Não sou especialista em economia e muito menos em questões financeiras. Mesmo assim, parece-me que o que se tem passado nos últimos tempos nos mercados financeiros, com destaque para os EUA, justifica que faça alguns comentários a este respeito. Assim, e em primeiro lugar, devo dizer que a falência de alguns bancos de investimento e de seguradoras parece confirmar aquilo que muitas vozes incomodas tinham vindo a dizer há já alguns anos. Diziam eles que o capitalismo estava a resvalar perigosamente para a anarquia económica, para o designado capitalismo selvagem. Diziam também que os tão apregoados êxitos do "novo capitalismo" mais não eram do que uma onda passageira que se poderia esfumar numa noite de encerramento de qualquer casino à beira da falência por ter dado nesse dia avultados prémios.
Ora, parece-me que os últimos acontecimentos dão, em larga medida, razão a esses críticos que há muitos anos insistem em estragar a festa e a felicidade extasiante dos defensores do "novo capitalismo" até porque este é também popular.
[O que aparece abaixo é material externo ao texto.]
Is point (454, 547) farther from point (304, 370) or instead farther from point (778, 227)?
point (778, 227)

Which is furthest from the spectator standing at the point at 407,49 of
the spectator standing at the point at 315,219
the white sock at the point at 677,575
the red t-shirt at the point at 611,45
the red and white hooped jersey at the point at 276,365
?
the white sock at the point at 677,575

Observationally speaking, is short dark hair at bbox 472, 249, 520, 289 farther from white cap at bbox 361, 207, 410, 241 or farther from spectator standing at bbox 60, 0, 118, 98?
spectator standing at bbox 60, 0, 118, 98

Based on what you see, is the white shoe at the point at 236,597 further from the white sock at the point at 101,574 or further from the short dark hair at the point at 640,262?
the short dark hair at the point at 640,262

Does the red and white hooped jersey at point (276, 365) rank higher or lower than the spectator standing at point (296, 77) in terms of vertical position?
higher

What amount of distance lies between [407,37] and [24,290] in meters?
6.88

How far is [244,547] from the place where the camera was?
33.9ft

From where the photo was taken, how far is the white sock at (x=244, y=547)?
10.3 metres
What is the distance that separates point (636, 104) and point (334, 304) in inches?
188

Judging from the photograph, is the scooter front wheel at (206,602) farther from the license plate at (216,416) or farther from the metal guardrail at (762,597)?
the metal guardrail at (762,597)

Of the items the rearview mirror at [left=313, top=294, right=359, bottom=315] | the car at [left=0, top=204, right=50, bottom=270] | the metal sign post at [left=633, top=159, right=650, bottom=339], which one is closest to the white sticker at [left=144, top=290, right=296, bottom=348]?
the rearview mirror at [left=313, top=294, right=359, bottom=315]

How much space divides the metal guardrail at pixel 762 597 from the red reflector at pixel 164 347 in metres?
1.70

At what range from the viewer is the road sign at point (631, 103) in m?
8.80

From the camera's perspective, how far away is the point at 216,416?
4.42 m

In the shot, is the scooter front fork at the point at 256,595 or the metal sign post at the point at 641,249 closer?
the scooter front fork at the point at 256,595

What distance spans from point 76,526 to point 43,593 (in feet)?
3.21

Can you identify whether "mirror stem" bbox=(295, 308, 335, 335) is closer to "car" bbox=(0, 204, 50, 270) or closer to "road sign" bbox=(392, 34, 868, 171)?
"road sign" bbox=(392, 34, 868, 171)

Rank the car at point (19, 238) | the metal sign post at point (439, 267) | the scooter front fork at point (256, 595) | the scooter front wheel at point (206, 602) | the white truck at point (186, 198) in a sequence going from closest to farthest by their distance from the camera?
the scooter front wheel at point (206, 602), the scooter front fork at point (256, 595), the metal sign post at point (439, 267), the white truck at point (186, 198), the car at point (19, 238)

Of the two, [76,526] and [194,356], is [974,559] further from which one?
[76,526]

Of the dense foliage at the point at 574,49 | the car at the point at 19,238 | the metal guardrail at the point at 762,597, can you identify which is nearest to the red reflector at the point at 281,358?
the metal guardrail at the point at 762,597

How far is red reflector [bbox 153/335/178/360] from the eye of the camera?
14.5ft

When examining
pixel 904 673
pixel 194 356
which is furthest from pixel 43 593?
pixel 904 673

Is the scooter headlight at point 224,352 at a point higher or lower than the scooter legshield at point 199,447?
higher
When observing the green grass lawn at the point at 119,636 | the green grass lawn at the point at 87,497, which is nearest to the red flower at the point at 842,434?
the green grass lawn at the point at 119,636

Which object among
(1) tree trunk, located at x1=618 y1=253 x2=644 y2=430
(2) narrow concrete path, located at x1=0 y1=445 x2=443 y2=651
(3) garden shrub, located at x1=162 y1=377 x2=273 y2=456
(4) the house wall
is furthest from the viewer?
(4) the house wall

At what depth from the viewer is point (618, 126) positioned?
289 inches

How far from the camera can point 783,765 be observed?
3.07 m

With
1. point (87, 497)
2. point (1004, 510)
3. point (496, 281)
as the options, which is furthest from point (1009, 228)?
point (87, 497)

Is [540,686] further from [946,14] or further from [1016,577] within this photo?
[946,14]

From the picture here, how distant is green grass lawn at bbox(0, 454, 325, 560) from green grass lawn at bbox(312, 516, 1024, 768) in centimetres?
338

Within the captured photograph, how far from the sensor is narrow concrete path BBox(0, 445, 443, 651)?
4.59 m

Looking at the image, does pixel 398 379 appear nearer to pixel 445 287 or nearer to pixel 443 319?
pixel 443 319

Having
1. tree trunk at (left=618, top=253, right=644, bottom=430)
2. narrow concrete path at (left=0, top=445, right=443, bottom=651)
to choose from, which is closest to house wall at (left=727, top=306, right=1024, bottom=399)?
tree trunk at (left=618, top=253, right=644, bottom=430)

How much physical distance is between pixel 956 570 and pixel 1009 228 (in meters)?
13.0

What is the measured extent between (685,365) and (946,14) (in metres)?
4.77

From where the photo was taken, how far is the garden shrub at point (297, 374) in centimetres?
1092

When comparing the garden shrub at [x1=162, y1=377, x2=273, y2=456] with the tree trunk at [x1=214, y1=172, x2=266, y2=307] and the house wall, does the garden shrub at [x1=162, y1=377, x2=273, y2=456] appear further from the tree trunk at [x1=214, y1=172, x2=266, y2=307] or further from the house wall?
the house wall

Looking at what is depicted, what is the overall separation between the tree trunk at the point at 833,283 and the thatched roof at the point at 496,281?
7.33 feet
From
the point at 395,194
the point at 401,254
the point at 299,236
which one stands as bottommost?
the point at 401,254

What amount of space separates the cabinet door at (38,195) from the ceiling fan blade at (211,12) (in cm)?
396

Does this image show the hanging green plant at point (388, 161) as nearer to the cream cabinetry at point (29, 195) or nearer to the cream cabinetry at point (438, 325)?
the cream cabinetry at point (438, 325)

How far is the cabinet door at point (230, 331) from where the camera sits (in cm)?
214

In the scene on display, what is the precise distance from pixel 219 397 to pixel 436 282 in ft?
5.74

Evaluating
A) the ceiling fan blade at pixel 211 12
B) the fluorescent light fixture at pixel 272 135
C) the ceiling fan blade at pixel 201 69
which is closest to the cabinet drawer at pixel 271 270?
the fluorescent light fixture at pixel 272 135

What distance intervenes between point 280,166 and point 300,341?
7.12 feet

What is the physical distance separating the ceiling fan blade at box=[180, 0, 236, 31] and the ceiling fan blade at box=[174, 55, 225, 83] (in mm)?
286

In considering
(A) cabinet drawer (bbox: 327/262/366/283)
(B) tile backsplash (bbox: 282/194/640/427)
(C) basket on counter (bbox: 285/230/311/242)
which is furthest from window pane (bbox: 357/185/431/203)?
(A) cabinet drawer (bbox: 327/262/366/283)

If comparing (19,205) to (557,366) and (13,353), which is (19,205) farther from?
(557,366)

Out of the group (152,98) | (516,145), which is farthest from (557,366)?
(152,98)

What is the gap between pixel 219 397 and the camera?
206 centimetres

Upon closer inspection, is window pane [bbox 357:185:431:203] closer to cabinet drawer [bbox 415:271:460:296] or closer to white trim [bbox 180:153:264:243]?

Aliás, quando nos finais da década de 80, princípios da de 90 do último século, na era Reagan-Thatcher se começou a falar de "capitalismo popular" confesso que esta expressão me soou a paradoxal. Mas, eis que agora percebo o que se pretendia dizer ou subentender com tal noção: é que essa nova forma de capitalismo pressupunha que alguns geriam grandes quantidades de dinheiro que muitos amealhavam com magros salários, na esperança tonta de, também eles, serem grandes capitalistas, mas se tal gestão desse para torto teria que ser o povo (através dos impostos) a pagar, já que mesmo que o povo protestasse lá estaria o Estado para fazer grandes injecções de dinheiro para salvar a economia sempre a mesma, pois dizem-nos, só desta forma nos podemos salvar da miséria colectiva.
Esperemos com paciência o que os próximos tempos nos dirão, mas arrisco a prever que agora que baixou a maré é que se vai ver quantos andavam nus na praia.